The experiment was controlled using MATLAB software with Psychophysics Toolbox extensions (Brainard, 1997; Pelli, 1997).

Results

Participants matched specific auditory AM rates to the 24 scenes from diverse categories (nature, urban, and indoor) with surprising consistency (Figure 2, black circles), F(23, 437) = 17.43, p < .0001 (main effect of images). The AM-rate matches to the intermixed Gabor patches were similar to those reported by Guzman-Martinez et al. (2012) in that there was no main effect of experiment (F[1, 25] = 2.80, n.s.), though there was a marginal interaction between experiment and spatial frequency (F[2, 50] = 2.81, p=.07) because our participants assigned slightly lower AM rates to the highest spatial-frequency Gabor patch (see Table 1 for the AM-rate matches in the two studies). We replicated a robust linear relationship between spatial frequency and AM rate (t[19]=6.10, p<.0001, for linear contrast). The fact that our participants, who saw complex scenes as well as Gabor patches, and Guzman-Martinez et al.’s participants, who only saw Gabor patches, similarly matched Gabor patches of different spatial frequencies to specific AM rates, suggests that people tend to use a consistent strategy to match AM rates to both simple Gabor patches and complex scenes. Because Gabor patches primarily carry single spatial frequencies, we hypothesized that our participants used spatial frequency information to match AM rates to visual scenes.

Figure 2.

Figure 2

Amplitude-modulation (AM) rate matches to 24 images, ordered from those matched to the slowest AM rate to those matched to the fastest AM rate based on the result from Experiment 1 (black circles). Note that the AM-rate matches are similar in Experiment 2 (gray squares).

Table 1.

AM-rate matches to single visual spatial frequencies presented as Gabor patches in Experiment 1 as compared with Guzman-Martinez et al.’s (2012) results for the same spatial frequencies. Spatial frequencies (SF) are indicated as physical spatial frequencies in cycles per centimeter to facilitate comparison with the results presented in Guzman-Martinez et al. (2012).

SF
(cycles/cm)
Experiment 1 AM-
rate matches (Hz)
Guzman-Martinez
et al. AM-rate
matches (Hz)
0.50 2.91 (SD=1.45) 2.91 (SD=1.33)
2.20 5.80 (SD=2.04) 6.40 (SD=1.11)
4.50 6.93 (SD=2.61) 9.37 (SD=2.01)

To evaluate this hypothesis, we applied a 2D Fourier transform to each scene, and obtained its spatial-frequency profile with respect to 12 spatial-frequency bins ranging from 0.05 to 12.8 cycles per degree (c/d) (see Table 2).

Table 2.

For each spatial frequency (SF) bin, the lower and upper boundaries are indicated in both cycles per degree and cycles per pixel. The SF bins are logarithmically spaced.

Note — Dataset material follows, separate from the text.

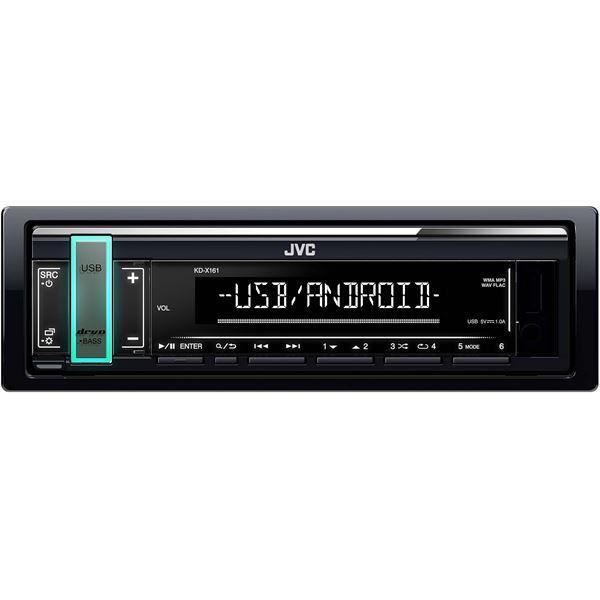 Autoradio JVC KD-X161 - USB, AUX (Via ODR 15€)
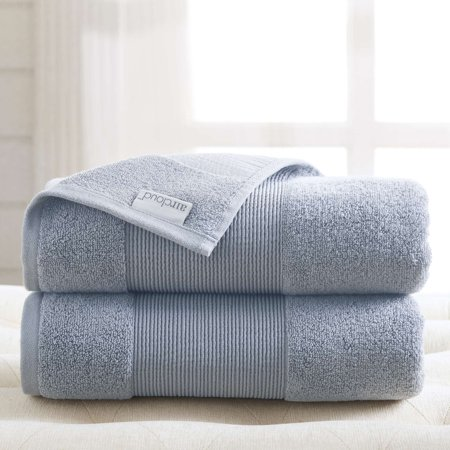 AirCloud 100% Cotton 2 Piece Luxury Oversized Bath Sheet - Wedgewood Blue Retreat Bath Sheet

SF bin Cycles per degree Cycles per pixel
1 0.0503 – 0.0796 0.0012 – 0.0019
2 0.0796 – 0.1257 0.0019 – 0.0030
3 0.1257 – 0.2011 0.0030 – 0.0048
4 0.2011 – 0.3184 0.0048 – 0.0076
5 0.3184 – 0.5069 0.0076 – 0.0121
6 0.5069 – 0.8001 0.0121 – 0.0191
7 0.8001 – 1.2693 0.0191 – 0.0303
8 1.2693 – 2.0150 0.0303 – 0.0481
9 2.0150 – 3.2005 0.0481 – 0.0764
10 3.2005 – 5.0814 0.0764 – 0.1213
11 5.0814 – 8.0640 0.1213 – 0.1925
12 8.0640 – 12.8019 0.1925 – 0.3056

For each participant, we computed the correlation between AM-rate matches and contrast energy for each spatial frequency bin. For example, if AM-rate matches were slower for scenes with larger energy in lower-spatial-frequency components, the correlations would be negative for lower-spatial-frequency bins. If AM-rate matches were faster for scenes with larger energy in higher-spatial-frequency components, the correlations would be positive for higher-spatial-frequency bins. Outlier images were removed from each correlation (across observers) using a 95% confidence ellipse (5% of images were removed on average). The average correlation coefficient, r, is shown as a function of spatial frequency bin in Figure 3 (black curve). The function is peaked. That is, we did not obtain a simple crossmodal relationship where the contrast energy in higher spatial frequency components drives faster AM-rate matches. Instead, the result suggests that the faster AM-rate matches are driven by the energy in the specific midrange spatial frequencies (0.3–1.25 c/d).

Figure 3.

Figure 3

Contributions of the contrast energy in each spatial-frequency bin to amplitude-modulation-rate (AM-rate) match and perceived clutter in Experiment 1. Each point represents the correlation (across images) between the contrast energy in each spatial frequency bin and the matched AM rate (black symbols) or the clutter rating (gray symbols). The error bars represent ± 1 SEM across participants.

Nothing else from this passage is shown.